Plotting x-axis rotation of a cycloid arch of radius 1

Question

I am trying to plot a rotation about the x-axis of this cycloid function to show the volume of the surface of revolution.

This is what the curve looks like. Ignore the purple cirlce.

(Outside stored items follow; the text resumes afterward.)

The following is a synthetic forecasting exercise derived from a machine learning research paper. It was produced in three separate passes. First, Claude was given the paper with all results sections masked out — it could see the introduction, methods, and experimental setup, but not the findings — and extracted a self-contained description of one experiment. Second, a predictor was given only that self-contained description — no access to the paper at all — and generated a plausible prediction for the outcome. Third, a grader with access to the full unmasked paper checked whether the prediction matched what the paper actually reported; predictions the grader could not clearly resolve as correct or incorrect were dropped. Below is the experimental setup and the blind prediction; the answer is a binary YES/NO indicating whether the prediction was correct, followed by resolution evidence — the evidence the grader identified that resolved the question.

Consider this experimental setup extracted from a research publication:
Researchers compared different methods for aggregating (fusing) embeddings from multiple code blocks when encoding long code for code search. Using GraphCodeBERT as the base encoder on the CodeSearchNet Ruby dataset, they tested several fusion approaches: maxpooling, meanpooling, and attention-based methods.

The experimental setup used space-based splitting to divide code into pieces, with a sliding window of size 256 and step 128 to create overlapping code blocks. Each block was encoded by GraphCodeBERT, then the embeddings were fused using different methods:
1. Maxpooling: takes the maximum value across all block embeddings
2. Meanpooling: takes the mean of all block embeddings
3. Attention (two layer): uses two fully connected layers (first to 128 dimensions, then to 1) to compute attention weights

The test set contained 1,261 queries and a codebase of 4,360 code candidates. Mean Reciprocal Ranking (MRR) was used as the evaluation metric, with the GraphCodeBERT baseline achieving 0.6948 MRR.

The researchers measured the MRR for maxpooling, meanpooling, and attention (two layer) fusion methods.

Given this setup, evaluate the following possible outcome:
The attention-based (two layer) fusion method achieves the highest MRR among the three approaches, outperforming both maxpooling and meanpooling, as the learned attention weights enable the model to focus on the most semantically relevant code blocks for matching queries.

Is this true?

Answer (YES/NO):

The is the code I am using, I don't know how to get the sphere to show up.

\begin{tikzpicture}
        \begin{axis}[
            title=Revolution of one arch of cycloid,
            colormap/cool,
                    ]
            \addplot3[
                mesh,
                samples=50,
                domain=-8:8,
                    ]
            {-cos^3(t)+3cos^2(t)-3cos(t)+1};
\addlegendentry{$\pi \int_{0}^{2\pi} -cos^3(t)+3cos^2(t)-3cos(t)+1 dt$}
\end{axis}
\end{tikzpicture}

I know the formula should be $\int_{a}^{b} (y^2(t))*(x'(t))$ but I just get confused by the LaTeX syntax.

Answer 1

Use the same technique that one transforms polar coordinate to cartesian coordinate.

\documentclass[border=9,tikz]{standalone}
\usetikzlibrary{3d}
\usepackage{pgfplots}
\pgfplotsset{compat=1.14}

\begin{document}

\begin{tikzpicture}[cap=round,join=round]
    \begin{axis}[axis equal,colormap/cool]
        \addplot3[surf,samples=40,domain=0:360,y domain=0:360,z buffer=sort]
            ({\x/57.29578-sin(\x)},{(1-cos(\x))*cos(\y)},{(1-cos(\x))*sin(\y)});
    \end{axis}
\end{tikzpicture}

\end{document}